Johnny Watterson hears from the Ireland number six about finding form ahead of a certain 'full-metal-jacket' affair on Saturday
Eddie O'Sullivan knows his way around a sound bite. "It's a four-letter word beginning with F," he says with a barely perceptible theatrical pause. "Form is what you pick a team on."
O'Sullivan's selections have never really deviated from that four-letter word and with the sackful of talent available to him in the back row, form is what he has been harvesting from the provincial sides.
The Ulster flanker, Neil Best, has stepped in on the back of Ulster form. Simon Easterby, who captained the Irish side this time last year, sits on the bench. Easterby may now also be thinking of a four-letter word beginning with F. It's not form.
But with Best everything is straightforward. He's that sort of player on the field; like all the best marauders, he plays his game on the edge, fearless and aggressive. "I was surprised that I got the nod today," he says. "I knew I was in the 22 so the worst-case scenario was that I was going to sit on the bench. The best-case scenario was that I was starting, so I wasn't really worried.
"Eddie picks the team. If he thinks I've played well then he picks me. That's how it works. If I don't play well I get dropped. This is not my jersey at all."
It's where Best left off in Australia on Ireland's summer tour. Of course he has just five international caps, and not many brows would have furrowed had O'Sullivan opted for the Llanelli player instead. But the backrow make-up has always been a theatre of hot debate.
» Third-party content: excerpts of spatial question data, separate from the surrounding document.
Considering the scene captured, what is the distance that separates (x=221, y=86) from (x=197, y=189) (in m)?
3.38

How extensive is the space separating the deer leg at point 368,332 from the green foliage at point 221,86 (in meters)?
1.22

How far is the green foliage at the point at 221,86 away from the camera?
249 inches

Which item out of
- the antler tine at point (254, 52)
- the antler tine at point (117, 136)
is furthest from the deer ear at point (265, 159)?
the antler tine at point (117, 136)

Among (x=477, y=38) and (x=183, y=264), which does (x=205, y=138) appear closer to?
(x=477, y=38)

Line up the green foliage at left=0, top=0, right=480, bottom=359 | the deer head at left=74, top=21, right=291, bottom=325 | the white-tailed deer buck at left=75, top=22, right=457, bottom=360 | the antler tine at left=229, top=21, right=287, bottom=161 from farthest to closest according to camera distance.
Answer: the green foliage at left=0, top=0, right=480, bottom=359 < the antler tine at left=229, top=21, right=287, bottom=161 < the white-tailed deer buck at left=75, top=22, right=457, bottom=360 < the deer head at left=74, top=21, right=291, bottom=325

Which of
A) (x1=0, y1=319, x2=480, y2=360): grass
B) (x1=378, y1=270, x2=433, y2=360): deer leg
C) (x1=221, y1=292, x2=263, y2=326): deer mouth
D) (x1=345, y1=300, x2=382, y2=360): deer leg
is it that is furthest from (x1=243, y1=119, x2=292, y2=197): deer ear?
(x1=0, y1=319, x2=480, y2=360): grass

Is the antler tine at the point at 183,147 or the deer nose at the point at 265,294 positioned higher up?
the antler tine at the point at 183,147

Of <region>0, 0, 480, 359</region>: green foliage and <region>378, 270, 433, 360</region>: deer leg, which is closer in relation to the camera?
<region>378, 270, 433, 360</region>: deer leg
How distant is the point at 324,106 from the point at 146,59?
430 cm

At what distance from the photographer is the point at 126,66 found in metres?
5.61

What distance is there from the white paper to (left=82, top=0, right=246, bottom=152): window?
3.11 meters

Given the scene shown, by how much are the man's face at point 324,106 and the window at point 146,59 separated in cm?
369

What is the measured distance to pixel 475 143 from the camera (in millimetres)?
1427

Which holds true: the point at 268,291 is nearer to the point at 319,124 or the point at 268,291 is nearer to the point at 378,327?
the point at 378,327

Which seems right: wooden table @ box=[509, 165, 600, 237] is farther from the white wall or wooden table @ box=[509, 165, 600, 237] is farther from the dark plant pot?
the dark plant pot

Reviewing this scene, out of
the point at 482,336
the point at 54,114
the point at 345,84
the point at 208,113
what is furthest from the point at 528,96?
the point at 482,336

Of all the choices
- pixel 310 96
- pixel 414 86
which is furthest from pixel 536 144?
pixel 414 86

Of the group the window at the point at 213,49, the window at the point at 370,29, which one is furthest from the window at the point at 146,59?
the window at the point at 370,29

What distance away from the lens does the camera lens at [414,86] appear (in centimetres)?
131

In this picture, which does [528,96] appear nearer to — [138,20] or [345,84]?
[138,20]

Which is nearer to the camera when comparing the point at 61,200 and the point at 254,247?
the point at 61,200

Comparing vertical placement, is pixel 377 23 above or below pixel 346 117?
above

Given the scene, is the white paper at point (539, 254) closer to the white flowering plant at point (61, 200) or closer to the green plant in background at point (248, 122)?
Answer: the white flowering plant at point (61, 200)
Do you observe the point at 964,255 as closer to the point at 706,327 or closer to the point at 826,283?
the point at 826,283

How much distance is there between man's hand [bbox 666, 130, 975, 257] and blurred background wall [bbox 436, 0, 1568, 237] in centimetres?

"It's always difficult," says O'Sullivan. "It's no secret that I'm a big fan of Simon Easterby and this was a very tough call. But Neil Best has played very well for Ulster and it was a toss of a coin between the two of them. Neil had a very good tour in the summer and he's carried that form into the season."
The flanker likes to cook in his spare time, particularly desserts, but the Wellington College boy is no souffle. Man of the match at Stradey Park a few weeks ago and a constant stand-out performer for Ulster coach Mark McCall, Best goes into Saturday's game knowing he will face a Springbok pack O'Sullivan has characterised as "monstrous" and mix it in a contest the coach sees as "a full-metal-jacket affair".
"I think size is unimportant," says Best to a small ripple of giggles. "I've watched the games. I've watched the players in my opposite position. We do our analysis quite thoroughly. I know that they (South Africans) are five maybe eight kilos heavier than I am. It's not a weight competition. We're rugby players. Their size doesn't cut the mustard with me. As far as I'm concerned, guys can be bigger and stronger but it doesn't necessarily make them better rugby players.
"I'm not worried about them being monstrous or physical because I knew they'd be big. I'm not surprised by you telling me that."
It's fighting talk from Best and he's not alone in going into the match confident Ireland have a chance of winning, despite having beaten the Springboks only twice.
He also understands how O'Sullivan operates and when a player has the blindside number, it is up to his rivals to take it off him. Best is in possession and his game, as he sees it, has developed; he is no longer just the rampaging hit-man with a penchant for the sinbin.
"I'd like to think it has (developed). There's no point getting to a certain level and staying there," he says. "I want to progress - become better and better and better. I think I probably have got better. Better decision-making, better skills, better hands, better defensively in the lineout as well as in the attacking ones. I'm progressing I think."
He came from a hockey-playing school and had no aspirations to see rugby as anything other than a recreational game until he graduated from university at the age of 22. In a sense Best is an experienced hand with low mileage. With a Masters degree in polymer engineering, he knows words much longer than four letters. For now, though, the F word will do just fine.